The orange cat is Rufus, my feline gardening assistant; Hannah, my almost 4 year old daughter also plays a role in the proceedings. As of course do the girls, Olive (in the foreground) and Beryl....

There' s a certain irony in discovering just before the chooks started laying that my then six month year old daughter had a severe egg allergy. So any eggs produced get given away or made into cakes to take to work. They do seem to keep the apples coddling moth free, so I guess they earn their keep. (Photo from the archives, you may notice the apple in blossom).

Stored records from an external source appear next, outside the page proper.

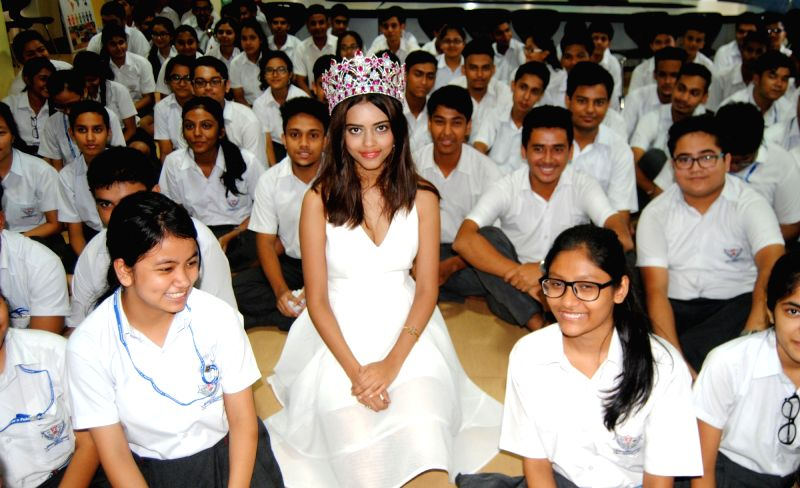 FBB Femina Miss India 2016 Priyadarshini Chatterjee with students of Maria Public School posing for photo during the visit to her Alma mater in Guwahati on Aug 8, 2016. - Priyadarshini Chatterjee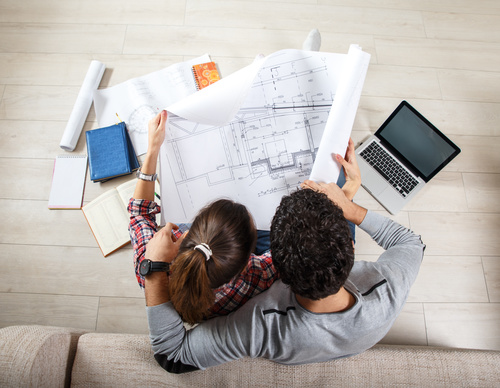 Stock Photo Young Couple Examing Blueprints of they New House 01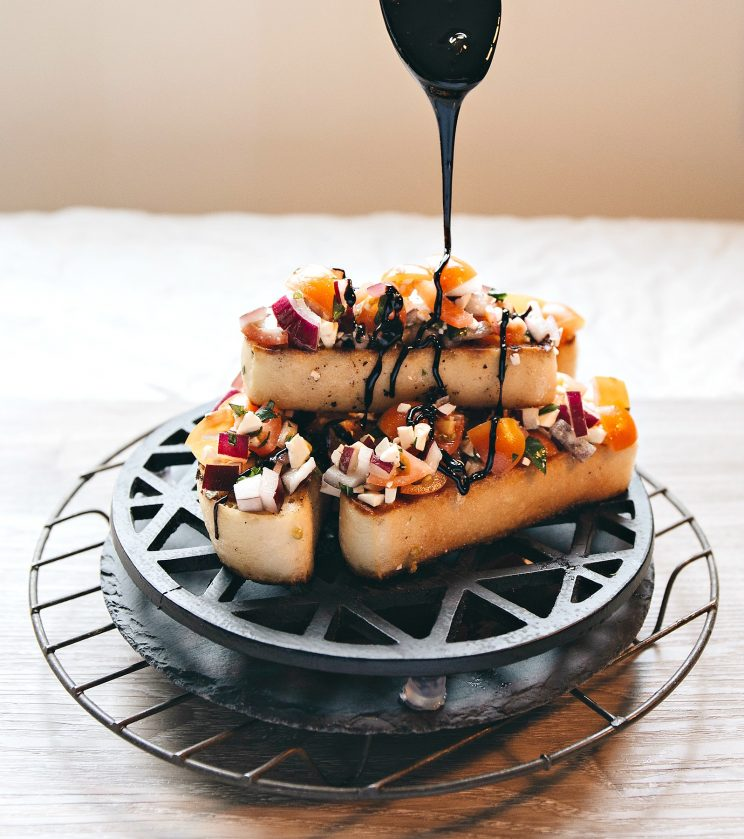 Feta Bruschetta with Balsamic Glaze - pouring over glaze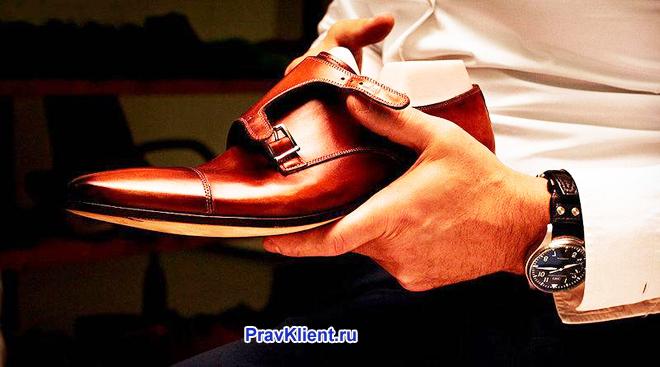 Мужчина держит в руке ботинок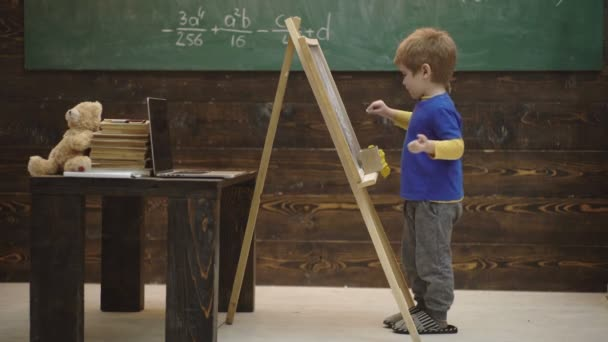 Vorschulerziehung. Kleiner Junge zeichnet mit Kreide auf Tafel. frühkindliche Bildung und Spielkonzept. Kreidetafel künstlerisches Lernen. Kreativität und pädagogisches Kunstspielzeug.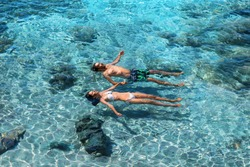 Happy couple swimming in the transparent turquoise sea. Tropical vacation and honeymoon concept. Top view of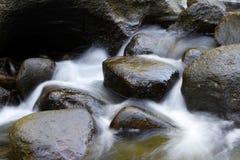 Rocks in stream. Water flowing between rocks in stream Royalty Free Stock Photos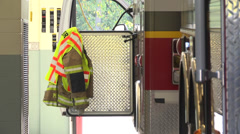 Firetruck with gear hanging on open door Stock Footage
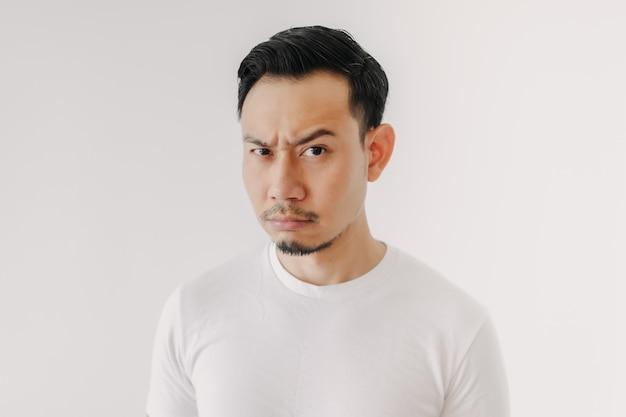 白い背景で隔離の白いtシャツの不機嫌そうな顔の男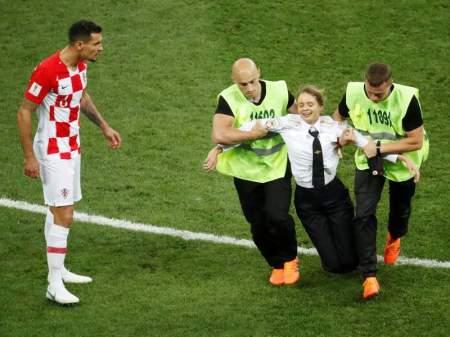 Stewards apprehend a pitch invader as Croatia's Dejan Lovren reacts (REUTERS)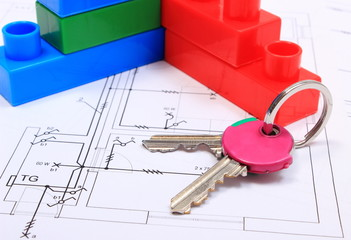 Home keys and building blocks on drawing of house
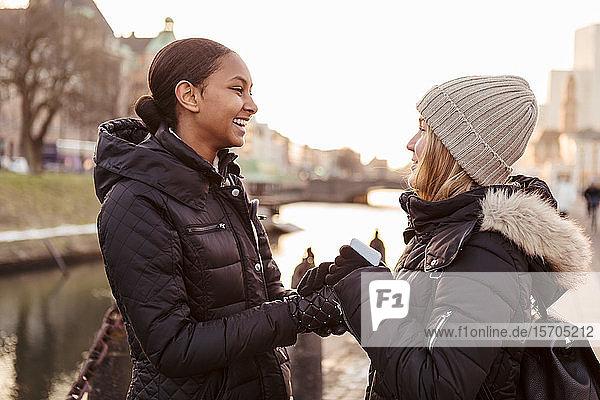 Glückliche Freundinnen halten sich im Winter bei einem Gespräch in der Stadt an den Händen
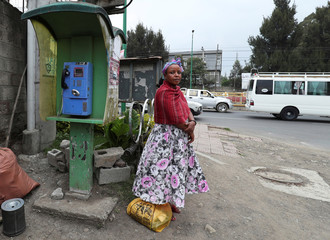 A pedestrian stands next to a telephone booth in Addis Ababa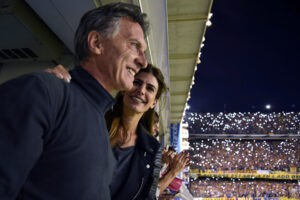 "Handout picture released by ""Cambiemos"" (Let's Change) party's press office showing Buenos Aires Mayor and presidential candidate for ""Cambiemos"" Mauricio Macri (L) and his wife Juliana Awada (R) during Argentina's first division football match between Boca Juniors and Tigre at the ""La Bombonera"" stadium in Buenos Aires, on November 1, 2015. AFP PHOTO / PRENSA CAMBIEMOS / HO --- RESTRICTED TO EDITORIAL USE - MANDATORY CREDIT ""AFP PHOTO / PRENSA CAMBIEMOS "" - NO MARKETING NO ADVERTISING CAMPAIGNS - DISTRIBUTED AS A SERVICE TO CLIENTS - GETTY OUT"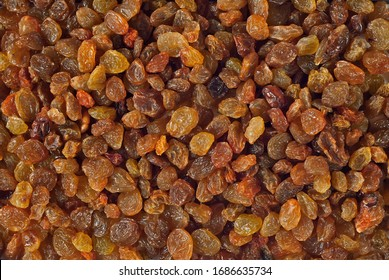 Texture of yellow and orange raisins. Dry raisins on the pile.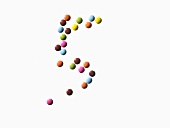 The number 5 made of coloured chocolate beans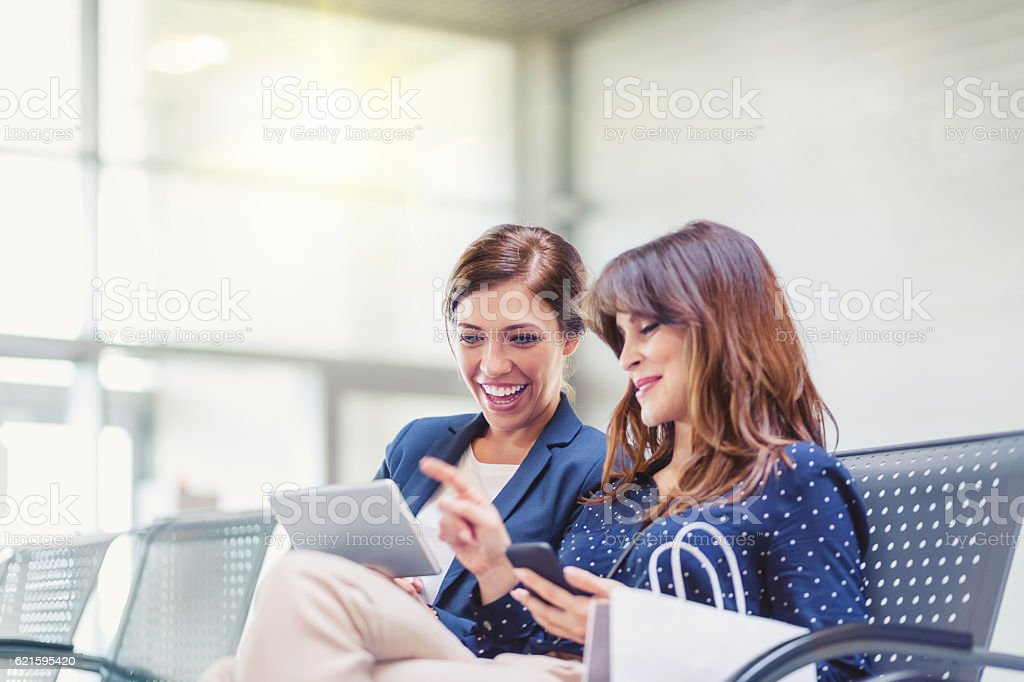 Young women waiting at airport lounge stock photo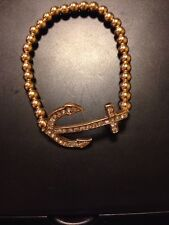 Gold Tone Stretchable Anchor Bracelet With Diamond Like Crystals
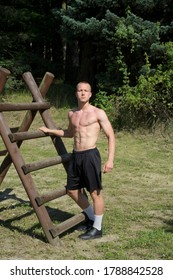 Young man doing workout using outdoor equipment.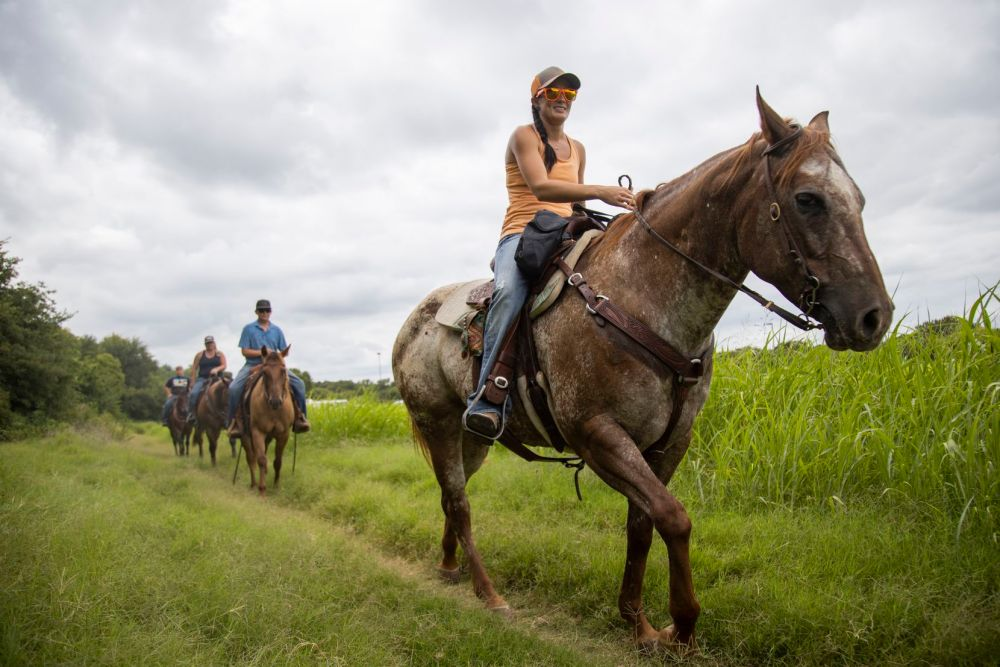 Riders celebrate a friend's birthday by having a ride through the equestrian trail at Ray Roberts Lake State Park on July 25, 2020.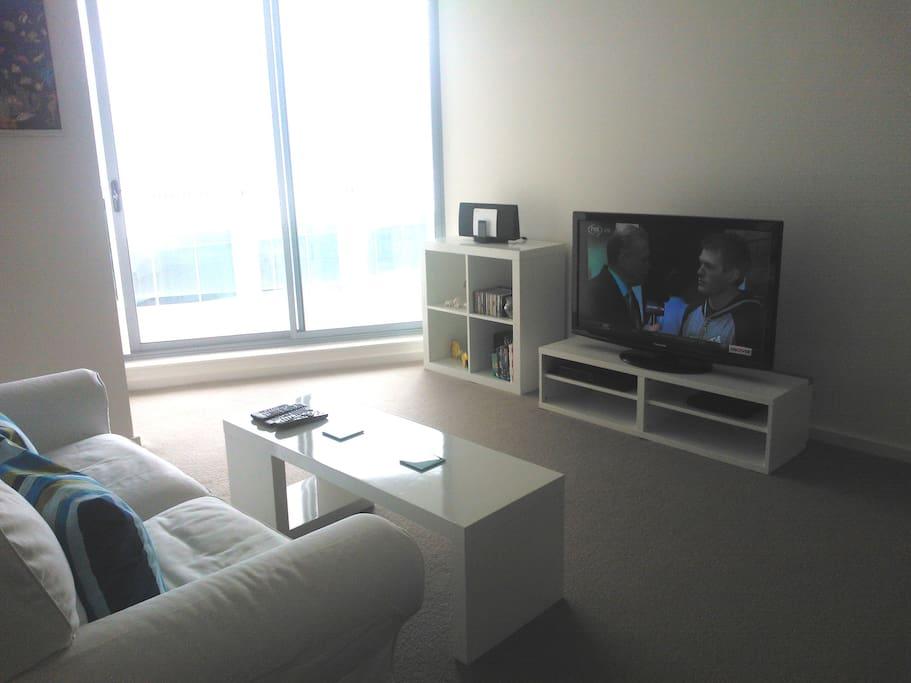 Living area, showing door to balcony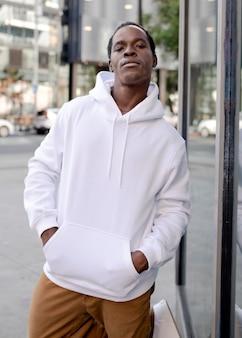 Biała bluza z kapturem na mężczyznę z brązowymi spodniami w mieście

I attempt to grow things organically though I'm not utterly purist about it (for example I'm not rigorous about where the animal manure I acquire comes from and I use a pyrethrum spray with piperonyl butoxide as I've not got round to finding one without). I've also played around with companion planting; one day I'll write about my horseradish disaster.... I'm not terribly orderly or organised about things, and I'm very happy that I've every year there is a range of self seeded flowers throughout the patch. Please wait with baited breath for my next post about the mystery vegetable 'Cima di rapa'.....

1 comment:

vaguelyspecific said...

Nice post! It's great to hear what others are doing in their gardens. I'm glad to hear you've been doing it for six years. While I've always had a tomato patch and some herbs this is my first time with the luxury of a whole veggie garden so I'll be following your blogs with baited breath!